Restricted (Penn State Only)
Author:
Song, Jun
Graduate Program:
Statistics
Degree:
Doctor of Philosophy
Document Type:
Dissertation
Date of Defense:
May 16, 2017
Committee Members:
  • Bing Li, Dissertation Advisor
  • Bing Li, Committee Chair
  • Naomi S. Altman, Committee Member
  • Runze Li, Committee Member
  • Christopher Parker, Outside Member
  • Matthew Reimherr, Committee Member
Keywords:
  • dimension reduction
  • random operator
  • supervised machine learning
  • unsupervised machine learning
  • functional data analysis
  • handwriting data
  • speech recognition data
Abstract:
In regression problems, sufficient dimension reduction (SDR) allows us to reduce the dimension of predictor variables without losing any regression information which is considered to be a part of supervised machine learning. In particular, new theories and methodologies are in increasing demand to adapt to complex types of data with a drastically increased dimension such as functional data of infinite dimension. In this work, we established theories and methods of dimension reduction for functional data in three ways: (1) nonlinear supervised dimension reduction, (2) linear supervised dimension reduction, (3) nonlinear unsupervised dimension reduction. The fundamental idea of the theories is the construction of a feature space over a function space where real data live. We construct a feature space by using reproducing kernel Hilbert space (RKHS) in a nested way, called nested RKHS. Which allows us to treat functional data and capture nonlinear characteristics of data at the same time.
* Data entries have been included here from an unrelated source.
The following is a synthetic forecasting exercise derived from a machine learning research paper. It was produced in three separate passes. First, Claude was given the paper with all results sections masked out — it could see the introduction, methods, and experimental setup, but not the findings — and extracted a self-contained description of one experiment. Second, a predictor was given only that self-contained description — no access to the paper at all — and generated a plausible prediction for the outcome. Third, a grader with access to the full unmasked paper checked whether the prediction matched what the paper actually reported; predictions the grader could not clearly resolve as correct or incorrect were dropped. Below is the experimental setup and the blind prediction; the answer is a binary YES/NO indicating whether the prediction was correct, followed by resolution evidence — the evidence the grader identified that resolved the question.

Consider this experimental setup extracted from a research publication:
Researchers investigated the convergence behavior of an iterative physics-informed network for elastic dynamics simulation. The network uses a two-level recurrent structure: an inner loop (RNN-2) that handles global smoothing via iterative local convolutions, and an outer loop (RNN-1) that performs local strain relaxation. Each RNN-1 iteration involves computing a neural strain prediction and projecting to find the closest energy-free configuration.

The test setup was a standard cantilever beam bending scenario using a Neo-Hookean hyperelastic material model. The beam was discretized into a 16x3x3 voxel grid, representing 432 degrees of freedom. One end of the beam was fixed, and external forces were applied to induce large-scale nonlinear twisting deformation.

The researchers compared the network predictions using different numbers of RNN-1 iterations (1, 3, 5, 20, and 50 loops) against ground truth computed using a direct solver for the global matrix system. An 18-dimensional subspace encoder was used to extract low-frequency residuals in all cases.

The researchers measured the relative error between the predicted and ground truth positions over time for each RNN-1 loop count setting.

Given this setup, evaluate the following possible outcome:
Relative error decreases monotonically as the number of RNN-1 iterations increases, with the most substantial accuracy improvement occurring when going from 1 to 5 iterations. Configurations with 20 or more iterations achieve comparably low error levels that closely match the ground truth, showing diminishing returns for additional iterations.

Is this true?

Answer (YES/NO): NO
In addition, nested RKHS can be used to develop weak conditional moments for developing general theories and methods for linear dimension reduction. We employ additive structure over the functional data so that the methods work for multivariate functional data. We develop two methods of nonlinear SDR for functional data, three methods of linear SDR for functional data, and a general framework of nonlinear functional PCA. Then asymptotic results, dimension determination, and its consistency have been studied for parts of methods. Simulation studies and real data application results show that the methods can reduce the dimension of functional data, and can be used for functional classification with high effectiveness.